После недолгого молчания вышел Козлов:
– Вместе помрем, Николка. Берись!
– Стой, стой! – вдруг закричал Курка. – Пусти, Николка, меня. Может, это он станцию поджег? Моя вина, что тогда я его прозевал. Пусти. Я пилить буду. А тебе дела другие найдутся.
Николка отошел от дерева. Не глядя наверх, Курка и
Козлов принялись пилить. Все со страхом и напряжением смотрели на них и на верхушку дерева. Но человек не стрелял.
Береза была подпилена больше чем наполовину и уже качалась, когда человек начал спускаться.
– Стой, Козлов! – крикнул Николка, – Спускается.

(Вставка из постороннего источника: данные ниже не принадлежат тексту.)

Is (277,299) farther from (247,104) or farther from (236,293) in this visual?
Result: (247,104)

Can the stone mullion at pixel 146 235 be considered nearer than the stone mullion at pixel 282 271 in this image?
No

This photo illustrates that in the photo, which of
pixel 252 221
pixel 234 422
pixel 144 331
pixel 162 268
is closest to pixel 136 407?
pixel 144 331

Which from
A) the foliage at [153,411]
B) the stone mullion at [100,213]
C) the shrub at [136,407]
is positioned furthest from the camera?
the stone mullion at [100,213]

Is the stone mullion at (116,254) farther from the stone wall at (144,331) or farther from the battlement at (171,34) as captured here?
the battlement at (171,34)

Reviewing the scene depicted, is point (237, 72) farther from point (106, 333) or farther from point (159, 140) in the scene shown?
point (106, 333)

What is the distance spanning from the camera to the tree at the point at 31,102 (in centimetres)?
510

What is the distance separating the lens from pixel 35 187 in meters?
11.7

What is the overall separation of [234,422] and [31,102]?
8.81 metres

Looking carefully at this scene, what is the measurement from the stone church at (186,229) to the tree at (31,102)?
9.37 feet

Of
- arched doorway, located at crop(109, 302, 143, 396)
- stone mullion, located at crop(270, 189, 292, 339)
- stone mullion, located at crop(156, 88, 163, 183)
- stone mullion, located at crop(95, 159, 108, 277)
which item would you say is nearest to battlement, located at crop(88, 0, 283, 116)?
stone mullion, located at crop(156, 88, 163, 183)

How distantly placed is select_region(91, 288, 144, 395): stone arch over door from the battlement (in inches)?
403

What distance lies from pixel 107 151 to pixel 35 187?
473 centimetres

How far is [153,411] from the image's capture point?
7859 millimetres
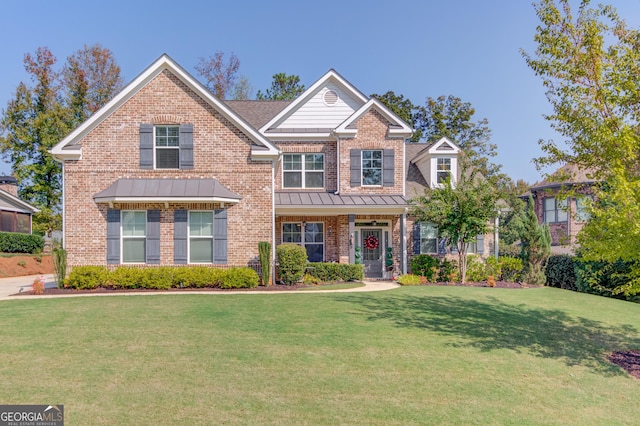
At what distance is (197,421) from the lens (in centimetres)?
494

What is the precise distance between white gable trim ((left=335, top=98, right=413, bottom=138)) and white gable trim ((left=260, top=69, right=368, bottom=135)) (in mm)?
985

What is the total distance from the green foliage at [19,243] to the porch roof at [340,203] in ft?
61.9

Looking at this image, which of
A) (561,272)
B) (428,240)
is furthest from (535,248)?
(428,240)

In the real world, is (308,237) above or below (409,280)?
above

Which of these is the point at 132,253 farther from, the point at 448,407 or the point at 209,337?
the point at 448,407

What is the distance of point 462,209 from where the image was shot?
697 inches

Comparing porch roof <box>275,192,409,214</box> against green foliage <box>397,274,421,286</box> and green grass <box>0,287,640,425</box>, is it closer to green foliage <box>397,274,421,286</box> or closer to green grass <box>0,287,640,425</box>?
green foliage <box>397,274,421,286</box>

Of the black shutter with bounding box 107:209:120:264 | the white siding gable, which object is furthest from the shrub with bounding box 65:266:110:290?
the white siding gable

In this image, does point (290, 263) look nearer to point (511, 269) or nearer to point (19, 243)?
point (511, 269)

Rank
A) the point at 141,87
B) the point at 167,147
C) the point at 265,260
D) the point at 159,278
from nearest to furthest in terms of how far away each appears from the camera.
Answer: the point at 159,278
the point at 265,260
the point at 141,87
the point at 167,147

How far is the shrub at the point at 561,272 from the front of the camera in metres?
19.0

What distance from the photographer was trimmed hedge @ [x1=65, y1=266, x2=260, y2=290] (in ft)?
48.7

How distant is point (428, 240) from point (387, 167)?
3880 mm

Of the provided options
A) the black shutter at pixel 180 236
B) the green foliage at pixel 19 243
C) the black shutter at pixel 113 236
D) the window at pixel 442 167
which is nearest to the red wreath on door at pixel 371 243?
the window at pixel 442 167
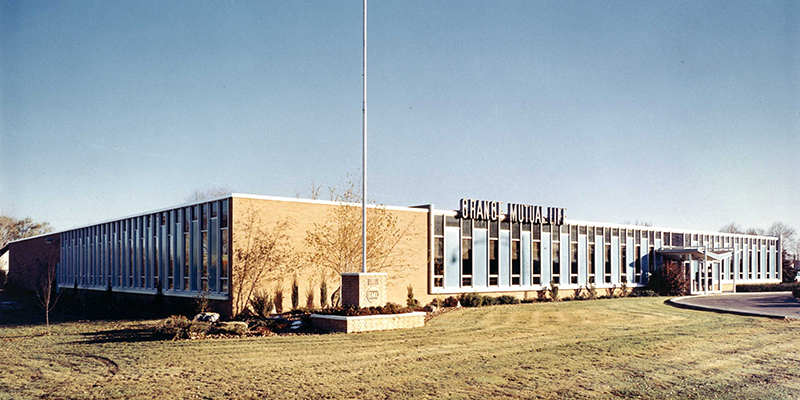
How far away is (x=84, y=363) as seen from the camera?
44.5 feet

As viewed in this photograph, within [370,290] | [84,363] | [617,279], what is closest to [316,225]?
[370,290]

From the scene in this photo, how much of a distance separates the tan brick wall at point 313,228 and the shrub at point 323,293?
5.9 inches

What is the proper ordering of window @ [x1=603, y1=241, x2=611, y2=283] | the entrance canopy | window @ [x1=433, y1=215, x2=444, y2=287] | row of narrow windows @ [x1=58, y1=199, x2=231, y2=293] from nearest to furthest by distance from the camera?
row of narrow windows @ [x1=58, y1=199, x2=231, y2=293] → window @ [x1=433, y1=215, x2=444, y2=287] → window @ [x1=603, y1=241, x2=611, y2=283] → the entrance canopy

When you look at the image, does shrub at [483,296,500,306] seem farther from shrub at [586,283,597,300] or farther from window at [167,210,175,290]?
window at [167,210,175,290]

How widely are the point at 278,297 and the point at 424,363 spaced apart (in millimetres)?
12582

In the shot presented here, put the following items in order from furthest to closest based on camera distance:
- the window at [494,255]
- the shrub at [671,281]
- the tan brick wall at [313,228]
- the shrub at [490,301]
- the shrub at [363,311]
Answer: the shrub at [671,281], the window at [494,255], the shrub at [490,301], the tan brick wall at [313,228], the shrub at [363,311]

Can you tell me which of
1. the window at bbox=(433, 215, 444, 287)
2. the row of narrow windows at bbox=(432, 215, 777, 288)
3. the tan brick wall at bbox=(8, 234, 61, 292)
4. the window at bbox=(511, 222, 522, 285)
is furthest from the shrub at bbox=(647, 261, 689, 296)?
the tan brick wall at bbox=(8, 234, 61, 292)

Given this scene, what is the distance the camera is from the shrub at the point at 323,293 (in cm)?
2612

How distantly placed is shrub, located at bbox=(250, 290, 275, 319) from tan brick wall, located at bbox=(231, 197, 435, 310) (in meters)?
0.59

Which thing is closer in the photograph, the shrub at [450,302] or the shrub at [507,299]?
the shrub at [450,302]

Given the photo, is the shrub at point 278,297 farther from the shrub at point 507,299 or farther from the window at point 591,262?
the window at point 591,262

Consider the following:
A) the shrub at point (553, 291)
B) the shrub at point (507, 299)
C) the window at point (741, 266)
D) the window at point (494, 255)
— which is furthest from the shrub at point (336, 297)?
the window at point (741, 266)

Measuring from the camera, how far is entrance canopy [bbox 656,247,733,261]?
144 feet

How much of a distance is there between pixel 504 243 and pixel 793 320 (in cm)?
1448
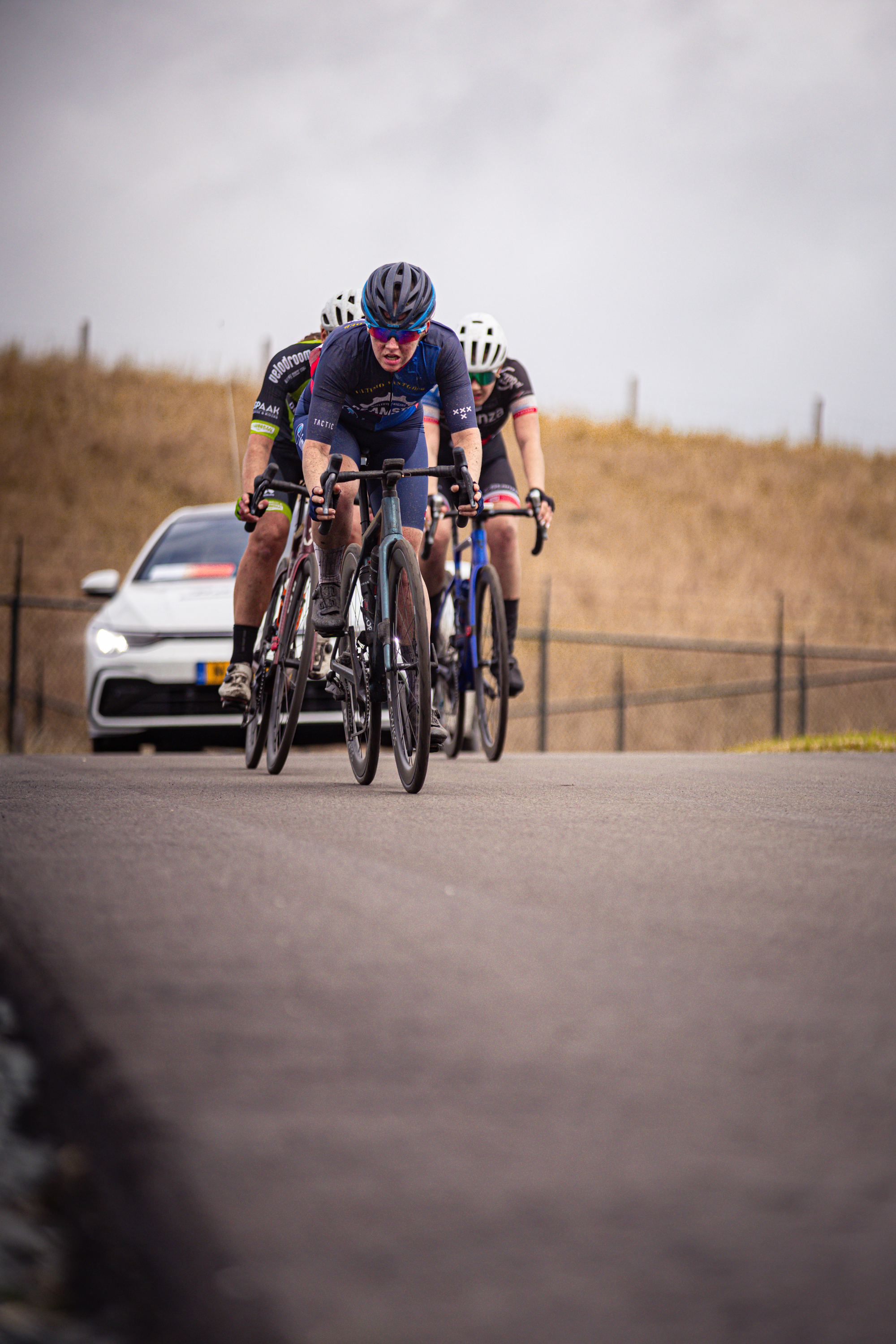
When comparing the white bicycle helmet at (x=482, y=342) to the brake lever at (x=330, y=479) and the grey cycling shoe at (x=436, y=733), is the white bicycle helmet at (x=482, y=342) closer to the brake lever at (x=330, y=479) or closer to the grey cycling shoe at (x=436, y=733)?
the brake lever at (x=330, y=479)

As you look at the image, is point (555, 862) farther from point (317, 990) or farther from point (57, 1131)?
point (57, 1131)

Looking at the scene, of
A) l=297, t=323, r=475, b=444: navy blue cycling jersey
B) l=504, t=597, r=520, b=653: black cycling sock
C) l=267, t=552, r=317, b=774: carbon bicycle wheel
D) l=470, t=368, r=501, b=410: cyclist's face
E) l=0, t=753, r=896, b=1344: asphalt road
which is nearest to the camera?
l=0, t=753, r=896, b=1344: asphalt road

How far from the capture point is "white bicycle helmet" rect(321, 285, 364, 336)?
6.87 metres

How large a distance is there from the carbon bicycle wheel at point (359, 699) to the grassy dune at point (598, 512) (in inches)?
679

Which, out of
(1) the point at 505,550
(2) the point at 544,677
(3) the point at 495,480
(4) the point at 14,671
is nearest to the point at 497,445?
(3) the point at 495,480

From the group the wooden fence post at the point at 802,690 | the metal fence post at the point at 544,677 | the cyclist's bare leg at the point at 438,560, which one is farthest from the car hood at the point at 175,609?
the wooden fence post at the point at 802,690

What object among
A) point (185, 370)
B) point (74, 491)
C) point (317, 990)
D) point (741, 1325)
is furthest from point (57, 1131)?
point (185, 370)

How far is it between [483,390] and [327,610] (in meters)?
2.46

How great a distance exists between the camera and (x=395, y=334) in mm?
5516

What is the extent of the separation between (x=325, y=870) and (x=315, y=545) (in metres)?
2.99

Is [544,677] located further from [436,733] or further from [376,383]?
[436,733]

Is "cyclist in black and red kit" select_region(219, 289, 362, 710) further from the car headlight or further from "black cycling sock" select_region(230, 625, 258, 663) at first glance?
the car headlight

Курка и Козлов перестали пилить.
Человек спускался медленно, как бы нехотя. Ружье ему мешало. Он задержался на минуту на середине дерева и бросил дробовик вниз, стараясь зашибить кого-нибудь прикладом.
– Мое ружье! – закричал Николка. – Я его Собашникову два года назад продал!
Но с дерева спускался не Собашников, а сам Пал Палыч
Скороходов. Стал на землю, развел руками.
– Ишь ты!.. – с досадой сказал Капралов. – Значит, на кровати другой кто-то за него дышал…
Чижовские ребята бросились было бить кулака.
– Не трожь! – закричал Николка и загородил Скороходова телом. – А то он нам третий удар разыграет. Разговор его теперь нужен. В город с утренним поездом, как наметили…
Серега Маршев гнал лошадей во весь дух и совсем их запарил, когда подкатил к больнице. Здесь бросил вожжи коням на спину, соскочил с телеги, разбудил сторожа и вместе с ним прошел к докторше. Та еще не спала, читала книгу у лампы. Маршев, сбиваясь и путаясь, рассказал о несчастье в коммуне, а потом громко, по-мужицки заплакал. Докторша сейчас же стала собираться в путь, побежала в больницу за марлей и ватой. Серега обещал заехать за ней через десять минут, а сам погнал лошадей на станцию, до которой было с полкилометра. Там он дал в город, прокурору, телеграмму, как наказал ему Николка. В телеграмме сообщал, что члены коммуны «Новая Америка» – Восьмеркин и его жена – убиты неизвестными преступниками, и просил оказать помощь в розысках. Ночью телеграмма эта была передана в центр. Из нее и узнали о событиях в коммуне редактор и Егор Летний.